沉默片刻,欣儿张开眼睛,低声对薛浩天说:“哥,我想去探望乳娘。”
“可是你才刚醒来,体力还未复原。”看着她恳求的眼神,薛浩天心头一软。
他明白欣儿此刻的确需要宣泄出心中的不安与内疚,和寻找安定的力量。“好吧,但哥哥有事情要办,只能由府中的侍卫陪你一块去,你一定要小心一点。”
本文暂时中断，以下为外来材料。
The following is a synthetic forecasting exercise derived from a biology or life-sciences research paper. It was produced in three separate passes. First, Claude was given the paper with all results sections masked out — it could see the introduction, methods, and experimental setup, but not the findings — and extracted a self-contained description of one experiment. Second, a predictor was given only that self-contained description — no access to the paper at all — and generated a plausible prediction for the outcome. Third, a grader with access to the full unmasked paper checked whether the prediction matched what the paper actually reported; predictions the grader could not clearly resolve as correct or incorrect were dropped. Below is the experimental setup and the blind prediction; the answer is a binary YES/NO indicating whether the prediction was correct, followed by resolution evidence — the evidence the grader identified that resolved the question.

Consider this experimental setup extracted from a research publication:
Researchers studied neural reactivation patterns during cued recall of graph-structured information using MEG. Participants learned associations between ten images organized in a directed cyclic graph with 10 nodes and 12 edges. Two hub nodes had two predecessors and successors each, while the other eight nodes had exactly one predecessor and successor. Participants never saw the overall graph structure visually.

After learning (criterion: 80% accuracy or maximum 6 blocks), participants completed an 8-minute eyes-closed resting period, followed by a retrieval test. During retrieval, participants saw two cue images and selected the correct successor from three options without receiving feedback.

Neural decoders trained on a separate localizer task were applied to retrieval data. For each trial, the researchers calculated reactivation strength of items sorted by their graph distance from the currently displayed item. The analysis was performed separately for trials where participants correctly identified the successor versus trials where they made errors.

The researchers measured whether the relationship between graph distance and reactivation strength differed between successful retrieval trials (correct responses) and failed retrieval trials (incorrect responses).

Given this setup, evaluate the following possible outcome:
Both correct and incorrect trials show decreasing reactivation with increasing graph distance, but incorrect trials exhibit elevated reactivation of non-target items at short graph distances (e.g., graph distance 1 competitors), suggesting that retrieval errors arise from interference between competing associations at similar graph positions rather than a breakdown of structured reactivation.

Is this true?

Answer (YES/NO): NO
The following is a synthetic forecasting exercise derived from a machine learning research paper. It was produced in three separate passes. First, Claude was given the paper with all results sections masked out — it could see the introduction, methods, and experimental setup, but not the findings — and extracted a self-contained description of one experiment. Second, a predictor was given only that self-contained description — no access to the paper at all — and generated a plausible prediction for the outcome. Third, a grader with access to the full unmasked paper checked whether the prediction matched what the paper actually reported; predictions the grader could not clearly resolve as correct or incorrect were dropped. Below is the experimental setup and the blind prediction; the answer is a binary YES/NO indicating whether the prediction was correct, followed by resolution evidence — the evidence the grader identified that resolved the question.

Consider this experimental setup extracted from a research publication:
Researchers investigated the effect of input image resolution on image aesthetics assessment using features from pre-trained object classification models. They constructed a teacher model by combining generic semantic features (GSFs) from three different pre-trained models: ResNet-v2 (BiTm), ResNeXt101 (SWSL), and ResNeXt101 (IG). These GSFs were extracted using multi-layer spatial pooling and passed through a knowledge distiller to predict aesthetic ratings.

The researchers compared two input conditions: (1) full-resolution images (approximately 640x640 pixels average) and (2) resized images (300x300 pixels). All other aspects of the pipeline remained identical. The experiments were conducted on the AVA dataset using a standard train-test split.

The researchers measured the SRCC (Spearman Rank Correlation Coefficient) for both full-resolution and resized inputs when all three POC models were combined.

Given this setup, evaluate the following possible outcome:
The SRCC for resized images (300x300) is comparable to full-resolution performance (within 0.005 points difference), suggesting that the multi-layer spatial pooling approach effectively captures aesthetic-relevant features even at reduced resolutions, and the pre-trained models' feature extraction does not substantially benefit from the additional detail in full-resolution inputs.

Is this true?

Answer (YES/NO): NO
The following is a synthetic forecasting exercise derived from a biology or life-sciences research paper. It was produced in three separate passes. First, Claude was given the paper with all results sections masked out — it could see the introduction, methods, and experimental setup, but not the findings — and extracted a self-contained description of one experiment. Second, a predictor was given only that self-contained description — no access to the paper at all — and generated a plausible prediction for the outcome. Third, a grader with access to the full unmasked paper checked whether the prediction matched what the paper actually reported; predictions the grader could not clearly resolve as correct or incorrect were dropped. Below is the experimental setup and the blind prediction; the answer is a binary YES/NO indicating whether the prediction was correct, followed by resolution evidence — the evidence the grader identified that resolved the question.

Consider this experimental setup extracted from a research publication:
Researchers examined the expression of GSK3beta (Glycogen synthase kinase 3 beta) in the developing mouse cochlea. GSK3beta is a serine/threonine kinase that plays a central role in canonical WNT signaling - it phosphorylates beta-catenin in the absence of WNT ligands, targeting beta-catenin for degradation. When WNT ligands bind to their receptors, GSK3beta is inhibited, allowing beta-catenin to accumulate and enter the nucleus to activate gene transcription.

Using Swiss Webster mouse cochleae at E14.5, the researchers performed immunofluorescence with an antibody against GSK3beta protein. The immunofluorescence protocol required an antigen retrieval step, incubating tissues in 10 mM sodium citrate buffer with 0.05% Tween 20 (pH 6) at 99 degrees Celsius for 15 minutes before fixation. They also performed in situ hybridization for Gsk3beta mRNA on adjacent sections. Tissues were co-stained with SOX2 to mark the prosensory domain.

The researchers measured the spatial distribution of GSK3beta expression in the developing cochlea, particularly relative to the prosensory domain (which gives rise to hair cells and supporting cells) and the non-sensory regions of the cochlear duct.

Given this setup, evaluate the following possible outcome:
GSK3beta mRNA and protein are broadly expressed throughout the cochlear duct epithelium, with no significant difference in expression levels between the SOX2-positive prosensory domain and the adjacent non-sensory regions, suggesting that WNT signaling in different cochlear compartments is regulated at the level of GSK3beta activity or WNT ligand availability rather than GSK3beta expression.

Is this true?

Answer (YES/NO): YES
“让我陪她去吧。”徐汨眉头一扬,与薛浩天交换一个有默契的眼神。“我陪她一起去,你代我去找江子军。”
不管发生了什么事,他决定要留在身边的人就不打算放手。
薛浩天定睛注视他,似要看透他灵魂深处。“你肯定?”也是时候了。
徐汨慎重地点头。
“那欣儿就交给你了。”薛浩天语气慎重得仿佛在交托欣儿的一生。